L’accusation, elle, n’a pas estimé que l’audition de ce témoin était fondamentale : « La preuve du caractère litigieux de ses actes (ndlr : à Marius Kohl) est déjà connue », a déclaré l’avocat général, John Petry, s’opposant ainsi à la demande de la défense. Selon le ministère public, le fonctionnaire du fisc a certes pu se livrer à des pratiques abusives voire illégales, mais en gros on le sait déjà et ce n’est pas le sujet qu’ont voulu dénoncer les lanceurs d’alerte.
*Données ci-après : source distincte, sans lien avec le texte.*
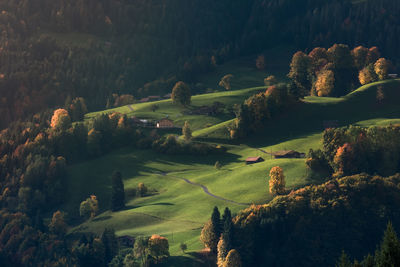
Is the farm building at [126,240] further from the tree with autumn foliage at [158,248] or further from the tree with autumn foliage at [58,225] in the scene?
the tree with autumn foliage at [58,225]

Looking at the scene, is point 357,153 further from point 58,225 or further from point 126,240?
point 58,225

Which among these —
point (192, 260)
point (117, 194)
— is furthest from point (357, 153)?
point (117, 194)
En clair : l’intérêt général de la démarche des prévenus a déjà été reconnu, et il serait inutile de trop déborder sur les « dysfonctionnements » (sic) de l’administration luxembourgeoise.
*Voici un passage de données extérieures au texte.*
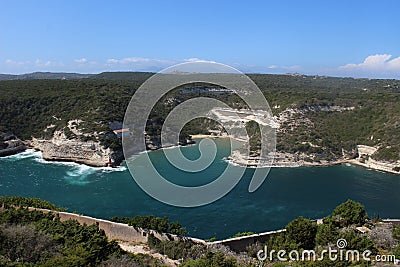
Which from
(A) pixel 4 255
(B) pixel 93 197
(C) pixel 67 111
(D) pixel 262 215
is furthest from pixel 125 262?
(C) pixel 67 111

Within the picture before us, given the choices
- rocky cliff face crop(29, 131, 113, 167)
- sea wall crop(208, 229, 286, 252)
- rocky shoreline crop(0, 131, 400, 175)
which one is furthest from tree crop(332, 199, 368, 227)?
rocky cliff face crop(29, 131, 113, 167)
Insister sur le zèle solitaire et aveugle de Marius Kohl serait finalement hors sujet… Et puis chercher à le faire témoigner « reviendrait à remettre le procès aux calendes grecques », a ajouté l’avocat général, en guise d’ultime argument plutôt étrange.
Me Colin n’a pas vraiment saisi la portée de ce demi-aveu alambiqué du parquet : « S’il est acquis qu’on ne parle plus seulement de faits moralement discutables, mais bien de faits illégaux, alors qu’on le dise clairement ! » La réponse devra attendre la suite du procès.
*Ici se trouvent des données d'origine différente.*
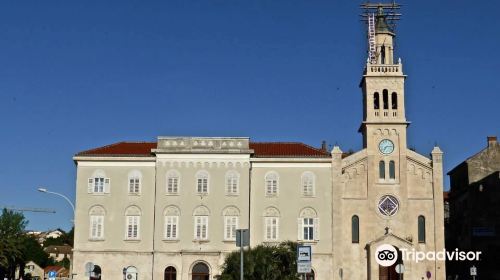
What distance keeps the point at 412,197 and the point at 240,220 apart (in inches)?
531

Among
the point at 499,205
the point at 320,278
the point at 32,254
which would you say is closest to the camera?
the point at 320,278

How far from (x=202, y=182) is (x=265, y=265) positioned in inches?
621

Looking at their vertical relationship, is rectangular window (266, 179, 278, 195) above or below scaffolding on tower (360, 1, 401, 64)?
below

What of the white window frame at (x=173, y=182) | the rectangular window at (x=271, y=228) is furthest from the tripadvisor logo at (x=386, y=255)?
the white window frame at (x=173, y=182)

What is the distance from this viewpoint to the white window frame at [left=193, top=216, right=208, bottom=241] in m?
58.2

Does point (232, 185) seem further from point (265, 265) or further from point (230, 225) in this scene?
point (265, 265)

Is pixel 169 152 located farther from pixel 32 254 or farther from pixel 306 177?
pixel 32 254

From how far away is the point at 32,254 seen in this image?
122 metres

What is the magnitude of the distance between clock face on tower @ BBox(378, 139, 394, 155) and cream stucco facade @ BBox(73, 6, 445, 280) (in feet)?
2.04

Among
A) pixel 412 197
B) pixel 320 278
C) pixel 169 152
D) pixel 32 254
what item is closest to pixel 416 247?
pixel 412 197

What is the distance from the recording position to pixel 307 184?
58.9 meters

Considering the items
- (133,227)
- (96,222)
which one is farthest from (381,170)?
(96,222)

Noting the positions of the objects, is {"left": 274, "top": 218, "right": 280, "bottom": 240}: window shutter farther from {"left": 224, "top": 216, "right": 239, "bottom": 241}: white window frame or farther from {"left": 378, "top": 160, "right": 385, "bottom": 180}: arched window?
{"left": 378, "top": 160, "right": 385, "bottom": 180}: arched window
Après dix minutes de suspension d’audience, les trois juges ont pris leur décision : la requête sera jointe au fond du jugement. Leur décision sera rendue en même temps que le délibéré final. Donc Marius Kohl ne sera pas entendu devant la Cour d’appel. C’était bien tenté.
Sylvain Amiotte
Une simple amende pour Raphaël Halet ?
L’intérêt général de la démarche des lanceurs d’alerte semble acquis aux yeux de l’accusation. Mais selon une note de l’avocat général, John Petry, celui-ci devrait malgré tout requérir une amende à l’encontre de Raphaël Halet. L’ex-employé du cabinet PwC avait été condamné à 9 mois de prison avec sursis – et déjà une amende – en première instance. Pas de prison mais quand même une amende ? « C’est une application à la carte de la jurisprudence de la Cour européenne des droits de l’Homme », dénonce son avocat Me Bernard Colin, qui plaidera une nouvelle fois la relaxe « pure et simple ».
L’avocat de Raphaël Halet affirme que son client « souhaite donner du sens à cette affaire » et qu’il ira, s’il le faut, jusque devant la CEDH pour obtenir son acquittement. « On sent bien que la Cour ne veut aucun débat sur le fond, sur l’évasion fiscale, sur la fraude fiscale, mais qu’elle veut appliquer purement et simplement des critères de jurisprudence, qu’on va discuter, sans jamais revenir sur la gravité des faits révélés », déplore Me Bernard Colin, qui martèle sa ligne de défense : « l’illégalité » des tax rulings dénoncés par les lanceurs d’alerte.